“For
to him who has will more be given, and he will have abundance;
but
from him who has not, even what he has will be taken away.”
(Matthew
13:12)
I am old enough to remember the fading
years of the Flying Saucer craze, which began shortly after World War II (and for
some people continues to this day). Its heyday was in the mid-1950s, when it
was possible for totally respectable people to openly say without the least
embarrassment that they believed the Earth was being regularly visited by
extraterrestrials. “Saucers” it seems were being spotted everywhere… well,
almost everywhere. There was a curious inverse correlation between population
density and number of sightings. The more rural a location (the deserts of the
American West and similar wildernesses were best of all), the more likely one
was to see one of these things. Somehow or another, our interplanetary
interlopers never got around to flying over New York, Moscow, or London. They
preferred Siberia, Tibet, the wilds of New Mexico, or the (then) dark lanes of
rural Ohio.
It wasn’t until many years later that I
started wondering about why this was so. Not personally believing in visitors
from distant worlds, I figured the answer lay somewhere within human thought
processes. What was it about the Far West, the back forty, or a deserted
country road that lent itself to such encounters?
Well, first of all we have to keep in mind
that the world was one heck of a lot darker at night back then. Light pollution
was not a problem, once one got out of the cities. So there was far more to
see. The Milky Way was a band of fire across the sky and you could read by the
light of Venus or Jupiter. Instead of today’s pathetic sprinkling of a few dots
of light, bravely battering their way through the combined spillage of millions
of poorly shielded streetlights, the night sky was positively ablaze with
wonder and color. So there were far more chances of mistaking Sirius or Mars at
opposition for a mysterious spacecraft.
But more importantly, there is something
about driving far away from other people, going deep into the wilderness, that
seems to cause one to somehow think he is in fact physically closer to the
stars. After all, Space was the New Frontier, and how better to get close to it
than by actually going to the frontier, right here on the Earth? It’s a curious
mindset, and a bit amusing if you stop and think about it, but nevertheless
still quite understandable.
Nowadays, with the relentless advance of
light pollution over the countryside, we have entire states where it is
impossible to see the Heavens in all their unspoiled grandeur. Living as I do
in Maryland, I am forced to travel hundreds of miles to get away from the
leaden gray skies that one sees in the Baltimore-Washington corridor. I
consider myself lucky if even just two or three nights a year I get the chance
to see the stars as they ought to be seen.

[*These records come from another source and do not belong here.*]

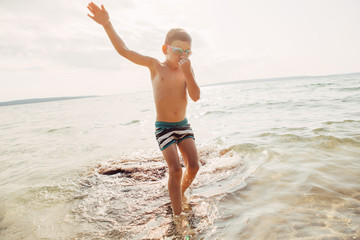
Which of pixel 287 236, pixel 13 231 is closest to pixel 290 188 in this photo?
pixel 287 236

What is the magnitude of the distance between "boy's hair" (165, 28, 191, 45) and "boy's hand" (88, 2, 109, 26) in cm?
81

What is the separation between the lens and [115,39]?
2.69m

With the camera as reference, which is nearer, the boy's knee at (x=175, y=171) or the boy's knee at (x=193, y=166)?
the boy's knee at (x=175, y=171)

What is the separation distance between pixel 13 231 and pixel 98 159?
3.21 metres

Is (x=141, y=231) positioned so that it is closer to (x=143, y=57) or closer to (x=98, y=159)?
(x=143, y=57)

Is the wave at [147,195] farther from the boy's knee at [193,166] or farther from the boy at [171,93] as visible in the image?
the boy's knee at [193,166]

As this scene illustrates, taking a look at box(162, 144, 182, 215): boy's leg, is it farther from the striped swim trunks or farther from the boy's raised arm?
the boy's raised arm

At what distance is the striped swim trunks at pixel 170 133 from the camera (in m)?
2.70

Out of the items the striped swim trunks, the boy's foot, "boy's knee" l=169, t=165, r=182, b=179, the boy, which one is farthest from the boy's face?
the boy's foot

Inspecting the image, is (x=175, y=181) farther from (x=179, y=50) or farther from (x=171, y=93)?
(x=179, y=50)

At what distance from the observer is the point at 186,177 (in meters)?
2.99

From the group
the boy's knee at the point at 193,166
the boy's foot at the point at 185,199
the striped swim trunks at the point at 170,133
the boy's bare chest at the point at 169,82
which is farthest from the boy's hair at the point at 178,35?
the boy's foot at the point at 185,199

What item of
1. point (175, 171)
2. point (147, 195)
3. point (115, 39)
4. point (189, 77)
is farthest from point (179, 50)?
point (147, 195)

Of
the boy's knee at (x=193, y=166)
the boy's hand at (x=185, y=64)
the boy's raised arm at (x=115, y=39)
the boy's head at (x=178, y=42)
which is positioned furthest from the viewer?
the boy's knee at (x=193, y=166)
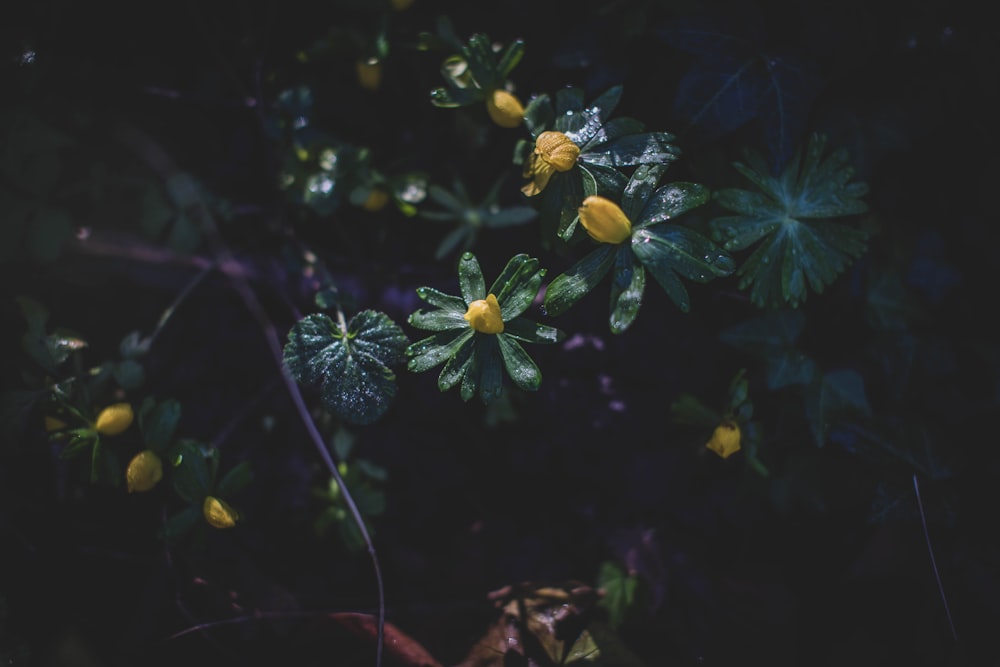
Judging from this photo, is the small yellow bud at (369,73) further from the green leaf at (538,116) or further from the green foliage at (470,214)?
the green leaf at (538,116)

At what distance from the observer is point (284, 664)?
185cm

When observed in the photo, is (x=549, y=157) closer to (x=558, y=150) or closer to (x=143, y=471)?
(x=558, y=150)

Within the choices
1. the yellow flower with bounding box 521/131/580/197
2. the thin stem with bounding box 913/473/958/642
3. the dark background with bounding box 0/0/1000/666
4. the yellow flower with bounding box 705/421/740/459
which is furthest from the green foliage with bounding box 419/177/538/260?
the thin stem with bounding box 913/473/958/642

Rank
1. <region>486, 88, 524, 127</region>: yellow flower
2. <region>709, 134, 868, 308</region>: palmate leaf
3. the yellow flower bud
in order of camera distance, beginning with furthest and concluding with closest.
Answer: <region>486, 88, 524, 127</region>: yellow flower
<region>709, 134, 868, 308</region>: palmate leaf
the yellow flower bud

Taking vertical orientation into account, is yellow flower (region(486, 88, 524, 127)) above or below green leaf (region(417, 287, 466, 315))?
above

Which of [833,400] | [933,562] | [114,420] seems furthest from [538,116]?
[933,562]

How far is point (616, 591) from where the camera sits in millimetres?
1962

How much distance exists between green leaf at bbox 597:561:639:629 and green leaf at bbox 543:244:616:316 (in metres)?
1.03

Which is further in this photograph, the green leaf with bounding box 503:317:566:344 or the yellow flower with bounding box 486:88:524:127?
the yellow flower with bounding box 486:88:524:127

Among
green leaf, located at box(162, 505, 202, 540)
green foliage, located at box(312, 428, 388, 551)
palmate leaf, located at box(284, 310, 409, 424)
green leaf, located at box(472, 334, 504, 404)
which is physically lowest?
green foliage, located at box(312, 428, 388, 551)

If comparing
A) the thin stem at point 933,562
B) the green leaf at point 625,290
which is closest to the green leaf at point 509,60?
the green leaf at point 625,290

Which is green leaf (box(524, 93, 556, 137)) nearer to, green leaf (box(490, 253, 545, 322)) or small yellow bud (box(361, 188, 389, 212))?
green leaf (box(490, 253, 545, 322))

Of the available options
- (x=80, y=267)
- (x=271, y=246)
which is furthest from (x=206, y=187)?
(x=80, y=267)

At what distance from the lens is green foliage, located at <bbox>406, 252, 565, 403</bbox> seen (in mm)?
1417
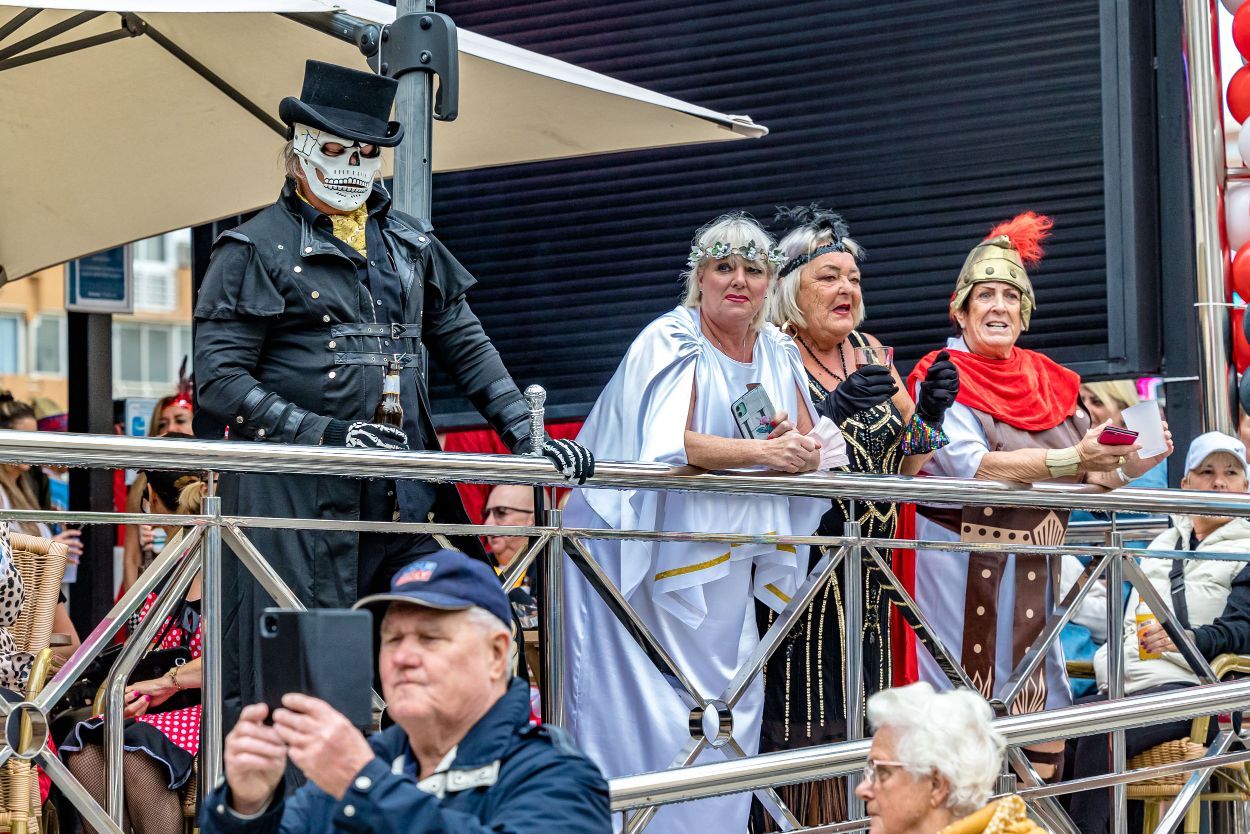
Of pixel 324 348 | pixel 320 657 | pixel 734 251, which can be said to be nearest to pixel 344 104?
pixel 324 348

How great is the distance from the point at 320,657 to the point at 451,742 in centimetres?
35

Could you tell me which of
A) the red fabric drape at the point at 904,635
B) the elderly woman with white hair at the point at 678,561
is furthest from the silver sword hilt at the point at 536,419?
the red fabric drape at the point at 904,635

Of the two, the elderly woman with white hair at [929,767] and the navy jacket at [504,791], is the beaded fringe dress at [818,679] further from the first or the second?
the navy jacket at [504,791]

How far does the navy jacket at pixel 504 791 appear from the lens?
2.91 metres

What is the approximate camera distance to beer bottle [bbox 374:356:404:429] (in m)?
4.50

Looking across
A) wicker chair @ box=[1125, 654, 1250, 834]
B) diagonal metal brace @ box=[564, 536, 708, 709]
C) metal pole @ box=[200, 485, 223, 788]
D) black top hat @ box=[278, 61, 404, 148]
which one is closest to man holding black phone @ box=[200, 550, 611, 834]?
metal pole @ box=[200, 485, 223, 788]

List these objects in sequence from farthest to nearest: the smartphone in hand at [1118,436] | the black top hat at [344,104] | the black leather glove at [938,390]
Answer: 1. the black leather glove at [938,390]
2. the smartphone in hand at [1118,436]
3. the black top hat at [344,104]

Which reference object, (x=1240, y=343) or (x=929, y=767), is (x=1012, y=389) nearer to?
(x=1240, y=343)

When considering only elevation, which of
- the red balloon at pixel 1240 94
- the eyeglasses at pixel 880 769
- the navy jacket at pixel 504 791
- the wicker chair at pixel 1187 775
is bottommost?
the wicker chair at pixel 1187 775

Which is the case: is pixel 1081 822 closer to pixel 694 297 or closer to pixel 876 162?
pixel 694 297

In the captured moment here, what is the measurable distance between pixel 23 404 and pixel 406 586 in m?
6.23

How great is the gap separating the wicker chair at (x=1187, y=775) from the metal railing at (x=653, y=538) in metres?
0.34

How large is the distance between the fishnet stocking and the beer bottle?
1005 millimetres

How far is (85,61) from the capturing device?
699 cm
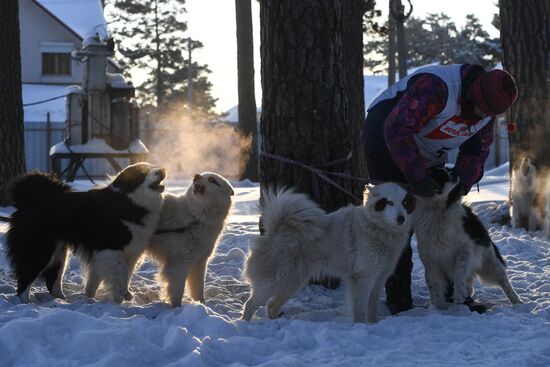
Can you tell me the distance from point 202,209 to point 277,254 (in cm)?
87

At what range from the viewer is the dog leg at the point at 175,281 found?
575cm

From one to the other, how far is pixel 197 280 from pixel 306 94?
5.76 feet

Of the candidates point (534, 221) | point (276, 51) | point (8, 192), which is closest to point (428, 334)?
point (276, 51)

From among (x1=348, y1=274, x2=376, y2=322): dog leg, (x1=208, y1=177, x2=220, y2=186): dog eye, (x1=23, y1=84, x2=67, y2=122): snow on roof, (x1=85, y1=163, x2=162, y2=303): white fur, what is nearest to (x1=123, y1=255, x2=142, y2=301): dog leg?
(x1=85, y1=163, x2=162, y2=303): white fur

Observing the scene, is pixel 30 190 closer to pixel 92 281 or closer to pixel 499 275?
pixel 92 281

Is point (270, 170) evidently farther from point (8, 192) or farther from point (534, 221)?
point (534, 221)

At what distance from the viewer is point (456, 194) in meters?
5.65

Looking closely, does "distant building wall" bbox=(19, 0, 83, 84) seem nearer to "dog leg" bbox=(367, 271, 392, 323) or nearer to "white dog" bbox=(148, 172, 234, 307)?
"white dog" bbox=(148, 172, 234, 307)

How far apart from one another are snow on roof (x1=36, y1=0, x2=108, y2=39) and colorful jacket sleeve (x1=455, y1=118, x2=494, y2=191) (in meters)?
30.4

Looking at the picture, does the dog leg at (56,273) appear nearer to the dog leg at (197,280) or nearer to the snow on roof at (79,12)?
the dog leg at (197,280)

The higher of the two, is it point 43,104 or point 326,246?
point 43,104

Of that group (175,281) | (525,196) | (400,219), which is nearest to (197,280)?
(175,281)

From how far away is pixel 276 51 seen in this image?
20.9 feet

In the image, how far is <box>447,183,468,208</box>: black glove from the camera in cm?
563
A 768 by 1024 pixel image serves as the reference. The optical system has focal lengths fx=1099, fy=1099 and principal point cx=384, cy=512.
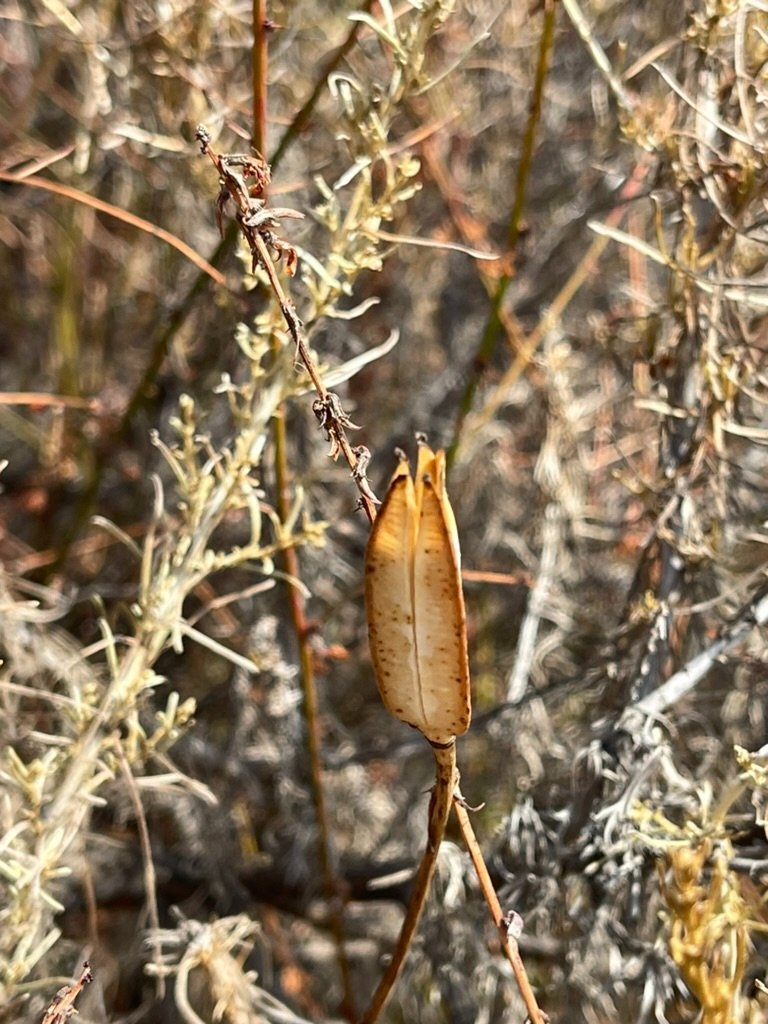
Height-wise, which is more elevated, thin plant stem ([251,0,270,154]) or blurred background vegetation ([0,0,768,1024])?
thin plant stem ([251,0,270,154])

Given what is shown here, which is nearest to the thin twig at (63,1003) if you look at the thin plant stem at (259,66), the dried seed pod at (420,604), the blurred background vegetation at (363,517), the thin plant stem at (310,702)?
the blurred background vegetation at (363,517)

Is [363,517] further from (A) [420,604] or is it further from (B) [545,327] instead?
(A) [420,604]

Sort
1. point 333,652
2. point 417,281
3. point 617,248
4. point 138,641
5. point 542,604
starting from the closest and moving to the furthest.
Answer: point 138,641, point 333,652, point 542,604, point 417,281, point 617,248

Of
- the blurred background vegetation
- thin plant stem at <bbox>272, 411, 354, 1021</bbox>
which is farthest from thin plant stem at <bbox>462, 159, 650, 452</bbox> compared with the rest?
thin plant stem at <bbox>272, 411, 354, 1021</bbox>

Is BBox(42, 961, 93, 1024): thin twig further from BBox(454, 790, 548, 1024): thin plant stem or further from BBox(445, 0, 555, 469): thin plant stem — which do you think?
BBox(445, 0, 555, 469): thin plant stem

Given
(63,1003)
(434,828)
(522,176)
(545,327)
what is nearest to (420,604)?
(434,828)

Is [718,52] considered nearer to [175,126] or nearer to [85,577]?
[175,126]

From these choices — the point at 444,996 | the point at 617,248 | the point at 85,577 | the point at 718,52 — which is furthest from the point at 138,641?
the point at 617,248
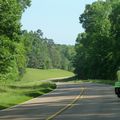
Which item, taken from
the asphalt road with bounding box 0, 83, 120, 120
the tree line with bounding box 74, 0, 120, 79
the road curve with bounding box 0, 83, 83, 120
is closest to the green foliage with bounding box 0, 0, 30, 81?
the road curve with bounding box 0, 83, 83, 120

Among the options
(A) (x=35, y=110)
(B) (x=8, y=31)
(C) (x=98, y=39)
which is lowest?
(A) (x=35, y=110)

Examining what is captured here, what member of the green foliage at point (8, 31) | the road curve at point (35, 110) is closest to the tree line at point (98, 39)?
the green foliage at point (8, 31)

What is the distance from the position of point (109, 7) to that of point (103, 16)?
2915 millimetres

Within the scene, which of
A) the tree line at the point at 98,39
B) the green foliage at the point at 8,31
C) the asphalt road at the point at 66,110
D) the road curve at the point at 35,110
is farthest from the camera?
the tree line at the point at 98,39

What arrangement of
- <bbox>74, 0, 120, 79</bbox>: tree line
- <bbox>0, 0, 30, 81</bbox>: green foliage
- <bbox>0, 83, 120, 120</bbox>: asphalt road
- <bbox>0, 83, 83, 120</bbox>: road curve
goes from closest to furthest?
<bbox>0, 83, 120, 120</bbox>: asphalt road
<bbox>0, 83, 83, 120</bbox>: road curve
<bbox>0, 0, 30, 81</bbox>: green foliage
<bbox>74, 0, 120, 79</bbox>: tree line

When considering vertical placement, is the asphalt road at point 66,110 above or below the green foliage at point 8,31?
below

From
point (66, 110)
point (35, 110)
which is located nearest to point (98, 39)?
point (35, 110)

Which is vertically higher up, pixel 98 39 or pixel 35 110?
pixel 98 39

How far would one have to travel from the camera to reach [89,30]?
14288cm

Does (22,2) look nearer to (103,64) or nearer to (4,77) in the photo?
(4,77)

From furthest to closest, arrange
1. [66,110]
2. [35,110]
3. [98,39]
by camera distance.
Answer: [98,39]
[35,110]
[66,110]

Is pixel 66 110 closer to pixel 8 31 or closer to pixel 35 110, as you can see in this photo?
pixel 35 110

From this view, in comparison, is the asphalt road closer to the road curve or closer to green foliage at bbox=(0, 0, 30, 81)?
the road curve

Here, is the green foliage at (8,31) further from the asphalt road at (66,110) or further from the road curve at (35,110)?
the asphalt road at (66,110)
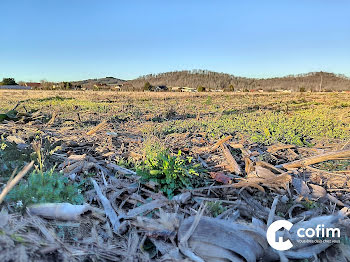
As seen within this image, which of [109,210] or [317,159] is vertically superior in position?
[317,159]

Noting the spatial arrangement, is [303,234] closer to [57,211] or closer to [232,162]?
[232,162]

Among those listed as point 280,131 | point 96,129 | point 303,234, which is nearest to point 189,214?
point 303,234

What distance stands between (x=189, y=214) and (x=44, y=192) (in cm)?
155

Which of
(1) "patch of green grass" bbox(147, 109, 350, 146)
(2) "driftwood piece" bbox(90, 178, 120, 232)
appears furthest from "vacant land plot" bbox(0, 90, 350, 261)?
(1) "patch of green grass" bbox(147, 109, 350, 146)

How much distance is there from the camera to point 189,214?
3.03 meters

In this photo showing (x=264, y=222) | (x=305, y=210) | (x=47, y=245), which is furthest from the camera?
(x=305, y=210)

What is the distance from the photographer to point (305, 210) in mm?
3314

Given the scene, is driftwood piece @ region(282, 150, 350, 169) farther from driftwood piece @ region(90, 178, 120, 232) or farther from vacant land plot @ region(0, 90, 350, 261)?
driftwood piece @ region(90, 178, 120, 232)

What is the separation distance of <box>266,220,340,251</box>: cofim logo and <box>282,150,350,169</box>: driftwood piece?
167cm

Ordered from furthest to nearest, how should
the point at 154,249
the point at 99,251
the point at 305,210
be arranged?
the point at 305,210 → the point at 154,249 → the point at 99,251

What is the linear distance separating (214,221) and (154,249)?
572 mm

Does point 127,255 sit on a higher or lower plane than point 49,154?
lower

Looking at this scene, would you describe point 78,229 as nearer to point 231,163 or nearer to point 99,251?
point 99,251

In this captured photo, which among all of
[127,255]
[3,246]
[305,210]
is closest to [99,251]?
[127,255]
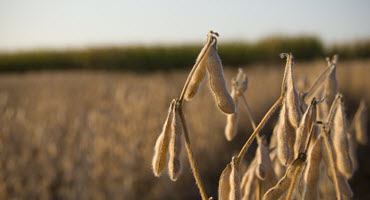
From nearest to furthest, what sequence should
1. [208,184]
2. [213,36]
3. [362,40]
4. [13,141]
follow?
1. [213,36]
2. [13,141]
3. [208,184]
4. [362,40]

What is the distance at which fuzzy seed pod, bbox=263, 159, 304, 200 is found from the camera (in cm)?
38

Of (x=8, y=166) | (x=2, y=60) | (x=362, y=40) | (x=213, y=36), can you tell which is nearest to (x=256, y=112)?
(x=8, y=166)

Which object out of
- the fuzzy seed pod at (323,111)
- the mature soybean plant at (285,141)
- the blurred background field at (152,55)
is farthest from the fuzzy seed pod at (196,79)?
the blurred background field at (152,55)

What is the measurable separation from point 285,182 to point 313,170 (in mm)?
35

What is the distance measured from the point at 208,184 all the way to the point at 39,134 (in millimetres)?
1046

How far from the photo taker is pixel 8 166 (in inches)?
57.9

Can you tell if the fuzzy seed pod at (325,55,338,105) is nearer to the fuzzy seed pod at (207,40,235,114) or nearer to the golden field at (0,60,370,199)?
the fuzzy seed pod at (207,40,235,114)

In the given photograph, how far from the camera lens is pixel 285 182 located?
0.39m

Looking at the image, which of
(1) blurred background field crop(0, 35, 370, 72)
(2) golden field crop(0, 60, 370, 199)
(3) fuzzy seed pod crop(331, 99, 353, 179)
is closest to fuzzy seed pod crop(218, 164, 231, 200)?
(3) fuzzy seed pod crop(331, 99, 353, 179)

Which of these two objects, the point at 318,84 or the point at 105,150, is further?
the point at 105,150

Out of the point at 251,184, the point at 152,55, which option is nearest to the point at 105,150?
the point at 251,184

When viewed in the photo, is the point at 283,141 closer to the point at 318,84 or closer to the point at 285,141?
the point at 285,141

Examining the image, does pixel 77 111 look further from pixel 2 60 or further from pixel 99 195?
pixel 2 60

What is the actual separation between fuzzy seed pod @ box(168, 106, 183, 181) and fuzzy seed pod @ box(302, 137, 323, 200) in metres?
0.15
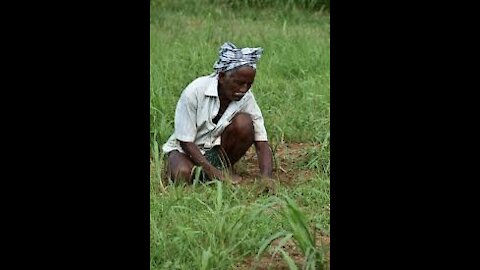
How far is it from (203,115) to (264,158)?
1.38 ft

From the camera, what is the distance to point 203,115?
16.6 ft

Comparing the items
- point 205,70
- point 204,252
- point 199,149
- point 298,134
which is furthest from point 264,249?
point 205,70

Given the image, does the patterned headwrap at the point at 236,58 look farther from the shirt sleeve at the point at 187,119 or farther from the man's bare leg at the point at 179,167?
the man's bare leg at the point at 179,167

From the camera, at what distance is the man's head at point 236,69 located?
4859 mm

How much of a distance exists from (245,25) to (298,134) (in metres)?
3.03

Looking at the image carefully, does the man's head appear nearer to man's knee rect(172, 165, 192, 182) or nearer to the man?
the man

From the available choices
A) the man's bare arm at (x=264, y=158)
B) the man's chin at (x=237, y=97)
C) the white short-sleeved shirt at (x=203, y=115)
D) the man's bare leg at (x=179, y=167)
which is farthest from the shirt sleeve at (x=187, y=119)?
the man's bare arm at (x=264, y=158)

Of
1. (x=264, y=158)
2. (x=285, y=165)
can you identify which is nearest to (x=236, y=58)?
(x=264, y=158)

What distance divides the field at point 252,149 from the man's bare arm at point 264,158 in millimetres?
101

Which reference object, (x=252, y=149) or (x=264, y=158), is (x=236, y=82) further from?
(x=252, y=149)

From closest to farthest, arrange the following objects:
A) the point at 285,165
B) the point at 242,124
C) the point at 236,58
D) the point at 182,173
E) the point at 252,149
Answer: the point at 236,58 < the point at 182,173 < the point at 242,124 < the point at 285,165 < the point at 252,149

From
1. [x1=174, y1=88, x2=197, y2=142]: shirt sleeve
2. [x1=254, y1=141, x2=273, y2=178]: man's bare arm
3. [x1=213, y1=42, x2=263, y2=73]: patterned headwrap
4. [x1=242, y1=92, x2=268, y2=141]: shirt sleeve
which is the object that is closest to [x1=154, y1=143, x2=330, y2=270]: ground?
[x1=254, y1=141, x2=273, y2=178]: man's bare arm

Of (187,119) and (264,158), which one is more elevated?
(187,119)

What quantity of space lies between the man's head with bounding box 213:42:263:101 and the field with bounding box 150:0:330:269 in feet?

So there really is something to the idea
that heading into the wilderness brings one closer to the Milky Way. Some years
ago, I made a solo trip by car all the way across the country (and back again),
starting in Maryland and going as far as Monterey, California. By the time I
had made it to Salina, Kansas, I was in Dark Sky country. That night, I drove
out to Mushroom Rock State Park, about 15 miles outside of town. I was
completely alone, not having seen another human being for the last 6 or 7 miles
of the drive (the final 4 of which were along a dirt road). It was still light
when I set up in the absolute stillness of complete solitude, and waited
somewhat impatiently for it to get dark. Night, when it finally arrived, seemed to come like the turning off
of a light switch. I looked to the southwest (it was mid-October) and what I
beheld took my breath away. The Milky Way in all its glory (I was looking
straight toward the center of our galaxy) was a blaze of light that went right
down to the horizon and arched overhead to be lost somewhere to the north. It was
so bright that it actually cast a shadow. And it wasn’t just bright – it was colored!
Electric blue star clouds interspersed with gleaming yellow spiral arms. Ruby
red, gold, and brilliant blues sparkled along its entire length. I was shocked –
that’s the only word for it. I was so used to looking up at the pale, barely
visible Milky Way that I had seen under suburban Maryland skies a hundred times
or more, and had no idea… simply no idea.
I looked at M24, the Small Sagittarius
Star Cloud, through my 15X70 binoculars (pictured below, with parallelogram mount), and literally wept at the sight. Using
binoculars gave the view a 3-dimendional quality, while preserving the wide
field aspect of the view. It was blindingly obvious that I was looking past
multiple stellar aggregations to catch a glimpse of the outer regions of our
galactic center. I have no idea what else I observed that night, because I kept
coming back to M24 again and again and again. I simply could not get enough of
it.
There were several other opportunities on
that trip (mostly in New Mexico) to experience dark skies, but that first
encounter is what most stays in my memory. And as much as I enjoy reliving the
experience, it saddens me in a way too. I think about the hundreds of millions
of people who have never seen what our universe truly looks like. I feel that
much of our contemporary spiritual poverty stems from our estrangement from the
natural world about us. There should be no mystery to the loss of faith and rise in moral
relativism in an environment where one seldom if ever encounters an horizon
further off than a city block, where concrete takes the place of soil, and
electric lighting that of the stars.